▸ INSTRUCTION 1
Which lines of the records contain the word "feet"? Pick out each one.

▸ PAGE EXTRACT

* * *

April 9, 2015 12:16 AM by Lennart Jonsson

Similar to Armando's solution but with Ansi joins and Lateral instead of table:

select e.firstnme, lastname, d.deptname, e.salary, x.sum_salary, x.avg_salary
from employee e
join department d
    on e.workdept = d.deptno
cross join lateral ( select sum(salary), avg(salary)
                               from employee a
                               where a.workdept = e.workdept ) as x (sum_salary, avg_salary)

In case anyone else wondered how to prevent the code from using double linespacing it helps to write the code in for example vi and then copy it from there. Don't touch it once it is pasted :-)


An other approach

April 9, 2015 11:09 AM by Peter Vanroose

The "base" table (logically speaking) is EMPLOYEE, since we want to see one line of output per employee.
So we don't even need joins!
SELECT firstnme,
       (some scalar fullselect returning the deptname) AS deptname,
       (scalar fullselect for avg_salary),
       (scalar fullselect for total_salary)
FROM   employee e
This is not the most performant solution, of course, since some work is duplicated, especially in the last two subselects.
(But that's a later issue, typically using CTE's to do preparatory work, and let the subqueries use those intermediates.)

* * *

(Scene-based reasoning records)
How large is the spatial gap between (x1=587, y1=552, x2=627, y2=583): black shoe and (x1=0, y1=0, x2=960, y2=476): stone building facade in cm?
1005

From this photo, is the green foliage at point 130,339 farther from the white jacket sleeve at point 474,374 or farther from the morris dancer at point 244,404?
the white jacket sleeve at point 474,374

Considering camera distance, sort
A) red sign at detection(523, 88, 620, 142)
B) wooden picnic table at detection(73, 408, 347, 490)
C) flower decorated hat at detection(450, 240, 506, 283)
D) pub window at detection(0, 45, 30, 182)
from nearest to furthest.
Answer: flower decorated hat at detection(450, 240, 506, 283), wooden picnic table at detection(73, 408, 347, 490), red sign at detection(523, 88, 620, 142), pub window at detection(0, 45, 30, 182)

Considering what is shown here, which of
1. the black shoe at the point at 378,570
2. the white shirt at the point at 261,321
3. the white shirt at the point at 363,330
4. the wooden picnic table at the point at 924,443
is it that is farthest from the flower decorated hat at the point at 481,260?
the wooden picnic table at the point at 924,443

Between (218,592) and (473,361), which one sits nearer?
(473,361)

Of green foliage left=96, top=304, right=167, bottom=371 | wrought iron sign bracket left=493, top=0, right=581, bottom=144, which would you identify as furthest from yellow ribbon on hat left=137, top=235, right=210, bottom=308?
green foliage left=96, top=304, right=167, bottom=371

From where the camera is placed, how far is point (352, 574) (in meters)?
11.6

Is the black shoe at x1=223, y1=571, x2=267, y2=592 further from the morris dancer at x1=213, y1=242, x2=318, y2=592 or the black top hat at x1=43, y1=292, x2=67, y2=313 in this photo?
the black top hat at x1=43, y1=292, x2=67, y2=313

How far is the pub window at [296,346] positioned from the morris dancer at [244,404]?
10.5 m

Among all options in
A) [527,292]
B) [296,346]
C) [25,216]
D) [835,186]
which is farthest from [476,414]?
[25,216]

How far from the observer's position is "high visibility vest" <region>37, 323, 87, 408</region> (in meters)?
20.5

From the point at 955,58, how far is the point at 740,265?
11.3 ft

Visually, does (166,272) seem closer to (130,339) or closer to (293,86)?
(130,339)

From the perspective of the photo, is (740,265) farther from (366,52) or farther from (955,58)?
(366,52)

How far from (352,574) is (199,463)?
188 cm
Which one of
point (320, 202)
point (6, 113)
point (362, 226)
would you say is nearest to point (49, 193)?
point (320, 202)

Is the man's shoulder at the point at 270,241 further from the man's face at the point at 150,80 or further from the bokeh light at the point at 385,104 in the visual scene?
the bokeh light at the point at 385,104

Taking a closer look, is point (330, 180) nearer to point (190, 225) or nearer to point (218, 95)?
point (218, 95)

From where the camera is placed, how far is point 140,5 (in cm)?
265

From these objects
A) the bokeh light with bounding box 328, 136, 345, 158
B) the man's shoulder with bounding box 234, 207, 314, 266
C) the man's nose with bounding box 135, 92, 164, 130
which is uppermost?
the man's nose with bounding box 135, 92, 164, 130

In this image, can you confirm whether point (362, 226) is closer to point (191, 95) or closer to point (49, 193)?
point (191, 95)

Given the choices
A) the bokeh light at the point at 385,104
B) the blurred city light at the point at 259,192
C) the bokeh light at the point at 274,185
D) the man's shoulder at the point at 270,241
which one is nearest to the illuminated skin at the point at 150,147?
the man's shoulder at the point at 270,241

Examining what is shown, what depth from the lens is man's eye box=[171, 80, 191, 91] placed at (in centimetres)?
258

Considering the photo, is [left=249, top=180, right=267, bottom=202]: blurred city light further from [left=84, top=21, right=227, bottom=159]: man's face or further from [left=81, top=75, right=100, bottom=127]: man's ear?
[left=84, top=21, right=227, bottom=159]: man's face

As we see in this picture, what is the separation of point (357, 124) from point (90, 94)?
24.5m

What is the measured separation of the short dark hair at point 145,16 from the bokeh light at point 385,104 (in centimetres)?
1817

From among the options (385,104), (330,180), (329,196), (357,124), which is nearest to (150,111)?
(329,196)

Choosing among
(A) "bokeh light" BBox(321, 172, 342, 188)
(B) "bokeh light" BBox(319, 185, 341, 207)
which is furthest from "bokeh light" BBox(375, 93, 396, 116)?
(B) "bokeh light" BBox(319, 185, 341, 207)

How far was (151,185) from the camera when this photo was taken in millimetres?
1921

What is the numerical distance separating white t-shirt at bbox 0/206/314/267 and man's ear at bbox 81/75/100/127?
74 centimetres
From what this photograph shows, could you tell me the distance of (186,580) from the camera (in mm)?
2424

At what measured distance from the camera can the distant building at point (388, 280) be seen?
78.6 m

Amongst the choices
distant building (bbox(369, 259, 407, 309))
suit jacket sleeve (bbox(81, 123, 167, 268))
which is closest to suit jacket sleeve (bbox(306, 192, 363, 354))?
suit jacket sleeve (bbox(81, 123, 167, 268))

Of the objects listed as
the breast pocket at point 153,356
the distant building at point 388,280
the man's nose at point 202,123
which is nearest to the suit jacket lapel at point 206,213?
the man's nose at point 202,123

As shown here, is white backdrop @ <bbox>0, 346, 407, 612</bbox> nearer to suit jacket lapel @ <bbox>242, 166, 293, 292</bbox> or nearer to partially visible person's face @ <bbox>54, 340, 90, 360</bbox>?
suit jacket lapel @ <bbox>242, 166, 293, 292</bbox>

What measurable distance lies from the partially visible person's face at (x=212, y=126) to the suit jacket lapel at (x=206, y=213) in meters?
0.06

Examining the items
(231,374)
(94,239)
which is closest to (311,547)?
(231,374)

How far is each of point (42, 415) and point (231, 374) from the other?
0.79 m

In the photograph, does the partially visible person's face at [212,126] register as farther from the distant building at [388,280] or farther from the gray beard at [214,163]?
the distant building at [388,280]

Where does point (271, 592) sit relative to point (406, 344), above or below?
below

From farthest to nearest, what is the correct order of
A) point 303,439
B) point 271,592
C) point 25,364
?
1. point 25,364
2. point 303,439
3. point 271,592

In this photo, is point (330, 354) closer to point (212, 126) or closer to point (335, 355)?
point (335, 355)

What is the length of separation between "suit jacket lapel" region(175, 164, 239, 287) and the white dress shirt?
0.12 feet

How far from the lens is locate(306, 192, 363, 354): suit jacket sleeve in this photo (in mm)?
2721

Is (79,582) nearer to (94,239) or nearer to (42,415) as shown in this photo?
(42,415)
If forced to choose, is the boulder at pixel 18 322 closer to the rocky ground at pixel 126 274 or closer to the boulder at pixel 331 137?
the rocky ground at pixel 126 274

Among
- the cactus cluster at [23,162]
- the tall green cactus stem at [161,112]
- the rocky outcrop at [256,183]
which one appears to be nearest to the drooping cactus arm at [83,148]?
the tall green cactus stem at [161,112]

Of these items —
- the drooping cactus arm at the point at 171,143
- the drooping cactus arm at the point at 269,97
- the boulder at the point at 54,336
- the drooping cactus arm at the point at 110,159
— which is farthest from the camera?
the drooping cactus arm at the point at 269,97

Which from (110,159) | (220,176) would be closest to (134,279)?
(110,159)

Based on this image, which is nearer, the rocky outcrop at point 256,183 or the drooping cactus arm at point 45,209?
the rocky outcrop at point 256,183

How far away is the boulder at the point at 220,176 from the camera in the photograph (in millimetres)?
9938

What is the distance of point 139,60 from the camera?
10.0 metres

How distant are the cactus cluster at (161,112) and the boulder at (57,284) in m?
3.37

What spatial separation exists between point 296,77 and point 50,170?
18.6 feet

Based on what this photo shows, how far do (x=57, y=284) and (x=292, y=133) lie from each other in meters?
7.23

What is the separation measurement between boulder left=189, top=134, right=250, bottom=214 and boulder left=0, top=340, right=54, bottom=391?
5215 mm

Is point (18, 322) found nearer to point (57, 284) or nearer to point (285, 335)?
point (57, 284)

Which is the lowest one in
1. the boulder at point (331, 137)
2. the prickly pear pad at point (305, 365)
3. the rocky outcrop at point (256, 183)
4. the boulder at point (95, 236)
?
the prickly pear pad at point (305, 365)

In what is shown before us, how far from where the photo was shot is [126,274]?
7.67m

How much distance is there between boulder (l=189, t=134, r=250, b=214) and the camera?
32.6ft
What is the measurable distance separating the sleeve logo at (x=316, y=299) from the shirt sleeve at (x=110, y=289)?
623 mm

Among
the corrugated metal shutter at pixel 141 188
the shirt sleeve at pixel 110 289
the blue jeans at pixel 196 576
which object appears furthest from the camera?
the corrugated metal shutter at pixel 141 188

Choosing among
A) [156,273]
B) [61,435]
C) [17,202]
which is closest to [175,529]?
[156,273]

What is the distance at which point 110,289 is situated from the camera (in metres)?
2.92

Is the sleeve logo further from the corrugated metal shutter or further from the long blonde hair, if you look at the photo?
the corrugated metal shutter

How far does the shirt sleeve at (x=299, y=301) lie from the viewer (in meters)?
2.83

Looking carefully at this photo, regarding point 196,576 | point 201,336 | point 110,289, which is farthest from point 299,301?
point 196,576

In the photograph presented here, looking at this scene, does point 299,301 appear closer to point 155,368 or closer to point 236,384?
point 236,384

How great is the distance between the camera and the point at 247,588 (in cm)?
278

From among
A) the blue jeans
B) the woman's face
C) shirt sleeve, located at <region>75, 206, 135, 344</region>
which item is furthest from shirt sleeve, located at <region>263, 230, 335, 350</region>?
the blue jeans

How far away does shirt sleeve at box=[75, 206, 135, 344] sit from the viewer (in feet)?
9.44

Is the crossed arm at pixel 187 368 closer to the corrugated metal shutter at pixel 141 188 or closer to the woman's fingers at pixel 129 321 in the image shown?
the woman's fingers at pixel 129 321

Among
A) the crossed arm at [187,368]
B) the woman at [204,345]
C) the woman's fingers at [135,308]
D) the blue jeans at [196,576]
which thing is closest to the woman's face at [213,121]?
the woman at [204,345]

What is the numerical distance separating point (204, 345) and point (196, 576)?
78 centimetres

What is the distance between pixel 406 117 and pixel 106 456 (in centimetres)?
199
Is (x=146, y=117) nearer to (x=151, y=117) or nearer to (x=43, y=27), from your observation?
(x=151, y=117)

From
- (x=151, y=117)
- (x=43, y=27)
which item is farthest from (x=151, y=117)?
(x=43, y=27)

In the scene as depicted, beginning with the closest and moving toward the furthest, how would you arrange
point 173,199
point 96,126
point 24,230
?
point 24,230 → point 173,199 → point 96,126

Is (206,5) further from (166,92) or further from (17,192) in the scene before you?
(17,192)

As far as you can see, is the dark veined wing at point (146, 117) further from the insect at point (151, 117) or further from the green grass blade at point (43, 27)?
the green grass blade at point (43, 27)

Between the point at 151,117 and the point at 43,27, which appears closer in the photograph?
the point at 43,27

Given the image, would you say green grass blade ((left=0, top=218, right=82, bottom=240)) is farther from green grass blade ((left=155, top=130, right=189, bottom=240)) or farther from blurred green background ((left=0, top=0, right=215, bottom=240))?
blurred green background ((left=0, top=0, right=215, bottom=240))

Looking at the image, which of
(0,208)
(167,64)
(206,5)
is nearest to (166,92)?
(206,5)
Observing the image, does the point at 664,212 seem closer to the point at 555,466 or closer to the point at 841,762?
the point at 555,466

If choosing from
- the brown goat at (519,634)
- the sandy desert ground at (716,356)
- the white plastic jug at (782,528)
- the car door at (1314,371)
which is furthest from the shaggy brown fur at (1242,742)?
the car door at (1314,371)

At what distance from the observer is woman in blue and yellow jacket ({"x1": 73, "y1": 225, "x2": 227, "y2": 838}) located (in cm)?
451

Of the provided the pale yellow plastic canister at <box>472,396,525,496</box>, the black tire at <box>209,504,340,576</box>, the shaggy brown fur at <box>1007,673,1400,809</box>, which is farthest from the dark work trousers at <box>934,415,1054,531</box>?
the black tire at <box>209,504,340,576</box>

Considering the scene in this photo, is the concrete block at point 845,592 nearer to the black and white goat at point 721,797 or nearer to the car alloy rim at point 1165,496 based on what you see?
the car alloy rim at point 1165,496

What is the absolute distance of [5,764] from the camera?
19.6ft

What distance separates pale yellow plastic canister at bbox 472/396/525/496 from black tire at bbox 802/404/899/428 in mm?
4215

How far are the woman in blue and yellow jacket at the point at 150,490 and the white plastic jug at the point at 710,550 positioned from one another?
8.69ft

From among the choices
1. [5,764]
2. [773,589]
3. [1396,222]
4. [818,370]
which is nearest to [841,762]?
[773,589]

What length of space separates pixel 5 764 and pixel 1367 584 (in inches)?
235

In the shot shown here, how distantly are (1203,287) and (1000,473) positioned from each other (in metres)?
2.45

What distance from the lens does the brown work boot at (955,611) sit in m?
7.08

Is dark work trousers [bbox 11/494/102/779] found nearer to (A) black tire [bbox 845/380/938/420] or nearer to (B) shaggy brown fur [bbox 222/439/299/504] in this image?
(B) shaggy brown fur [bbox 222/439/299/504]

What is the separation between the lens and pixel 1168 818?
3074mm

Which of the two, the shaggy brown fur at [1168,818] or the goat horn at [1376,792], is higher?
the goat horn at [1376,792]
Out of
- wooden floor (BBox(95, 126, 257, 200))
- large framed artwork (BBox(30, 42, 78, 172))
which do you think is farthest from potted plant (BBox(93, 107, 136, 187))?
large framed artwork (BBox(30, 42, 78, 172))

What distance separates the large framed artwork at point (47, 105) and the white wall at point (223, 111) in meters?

* * *

▸ INSTRUCTION 2
Output the SQL forum discussion above in full, with no changes.

▸ EXERCISE OUTPUT 1
0.12 feet
18.6 feet
How far away does shirt sleeve at box=[75, 206, 135, 344] sit from the viewer (in feet)?

▸ EXERCISE OUTPUT 2
April 9, 2015 12:16 AM by Lennart Jonsson

Similar to Armando's solution but with Ansi joins and Lateral instead of table:

select e.firstnme, lastname, d.deptname, e.salary, x.sum_salary, x.avg_salary
from employee e
join department d
    on e.workdept = d.deptno
cross join lateral ( select sum(salary), avg(salary)
                               from employee a
                               where a.workdept = e.workdept ) as x (sum_salary, avg_salary)

In case anyone else wondered how to prevent the code from using double linespacing it helps to write the code in for example vi and then copy it from there. Don't touch it once it is pasted :-)


An other approach

April 9, 2015 11:09 AM by Peter Vanroose

The "base" table (logically speaking) is EMPLOYEE, since we want to see one line of output per employee.
So we don't even need joins!
SELECT firstnme,
       (some scalar fullselect returning the deptname) AS deptname,
       (scalar fullselect for avg_salary),
       (scalar fullselect for total_salary)
FROM   employee e
This is not the most performant solution, of course, since some work is duplicated, especially in the last two subselects.
(But that's a later issue, typically using CTE's to do preparatory work, and let the subqueries use those intermediates.)